- _WHAT YOU WILL DO_: Repeat word for word the stretch of the Asbury Park post running from "What I find" to "marred parking lot.)".
*** SOURCE TEXT ***
Here's what a 10-year resident had to say about today's Asbury Park:
Like quite a few other residents of Asbury Park, the City “inspector” left a notice in my mailbox last week – something to the effect of, “Apply for a permit to fix your sidewalk within 20 days or you will be fined.”
One 18” sidewalk panel is on the very left corner of our frontage (total 40-foot property width) is distinctly damaged. Incidentally, over the course of the last 60 days, my wife and I have been aggregating contractor quotes for rehabbing our entire front hardscape – well before the notice was dropped.
That is not the point. This is…
Asbury Park seems to continually enact self-permission to extract yet more money from its residents. Therefore, I figure nearly $10,000 per year in taxes (between our small residential and commercial spaces) gives me permission to extract some explanations from Asbury Park, especially those same officials (council people) who will, most assuredly, unabashedly wield their political capital come reelection this month.
What I find wholly offensive is the government’s utter and continuing dearth of checks and balances – a legacy that has, in fact, grown iconic. Permit me the opportunity to demonstrate.
I took the following photos last week. They illustrate the sidewalk and parking lot of, you guessed it, our very own City Hall. Please bear in mind that if the City is earnestly concerned about safety/liability, this particular stretch likely entertains 250-500 times the amount of daily pedestrian traffic than my quiet, suburban block.
(The photos were good, but didn't carry over to this blog. Most of us who've been to city hall have already seen the cracked sidewalks and pot-hole marred parking lot.)
On the surface (pardon the pun), the sum of this may appear to be nothing more than City government’s perennial misguided trivialities. But the reality is far from frivolous. Just where do our monies go? And how do such governmental and municipality measures flow? And most importantly, who is minding the store when the shopkeeper is not looking? The answer to the last question is… WE are, or at least, we SHOULD be.
So, let’s put all of this in perspective, shall we?
CRIME
Sure, you may hear that the numbers are down. And some are to a certain degree. But the fact remains. This city continues to struggle… exceedingly so.
§ Asbury Park’s population hasn’t increased in 10 years
§ But the police force has increased by over 30%; we have 98 police officers for a town of 16,550!
§ Nearly 40% of Asbury Park’s city payroll is allocated to the police department
§ The national average salary of a police officer is $46,000; the average salary for an Asbury Park police officer is $70,000
Yet…
§ National Violent Crime Rates have been decreasing for years and now stand at 17.7%; yet Asbury Park Violent Crime Rates: 21.2% (10 years ago, Asbury Park’s violent crime rate was less @ 20.8%)
*** MATERIAL ***
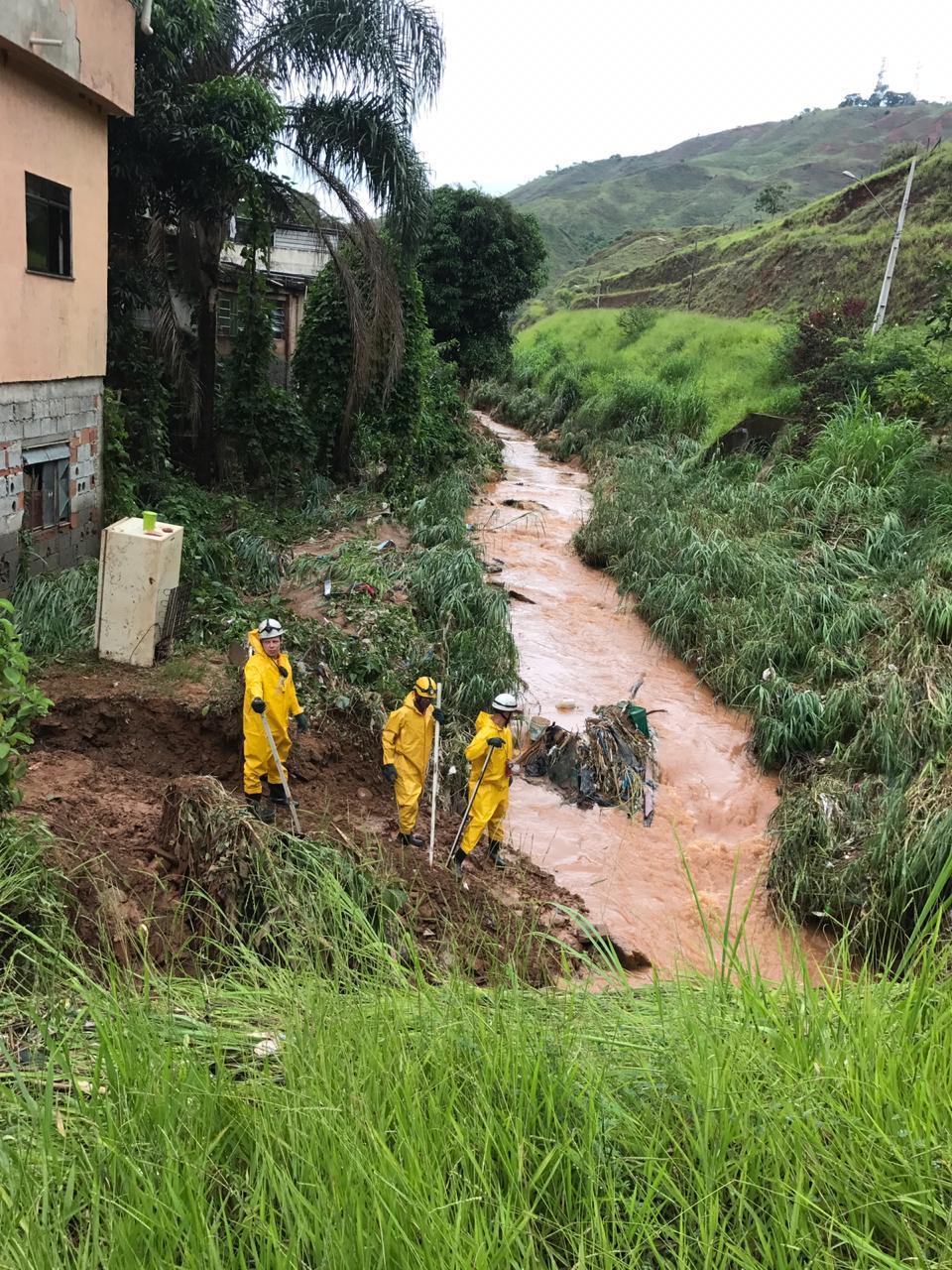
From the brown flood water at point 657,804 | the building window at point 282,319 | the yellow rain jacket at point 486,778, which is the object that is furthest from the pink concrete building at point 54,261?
the building window at point 282,319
***
- _TASK SOLUTION_:
What I find wholly offensive is the government’s utter and continuing dearth of checks and balances – a legacy that has, in fact, grown iconic. Permit me the opportunity to demonstrate.
I took the following photos last week. They illustrate the sidewalk and parking lot of, you guessed it, our very own City Hall. Please bear in mind that if the City is earnestly concerned about safety/liability, this particular stretch likely entertains 250-500 times the amount of daily pedestrian traffic than my quiet, suburban block.
(The photos were good, but didn't carry over to this blog. Most of us who've been to city hall have already seen the cracked sidewalks and pot-hole marred parking lot.)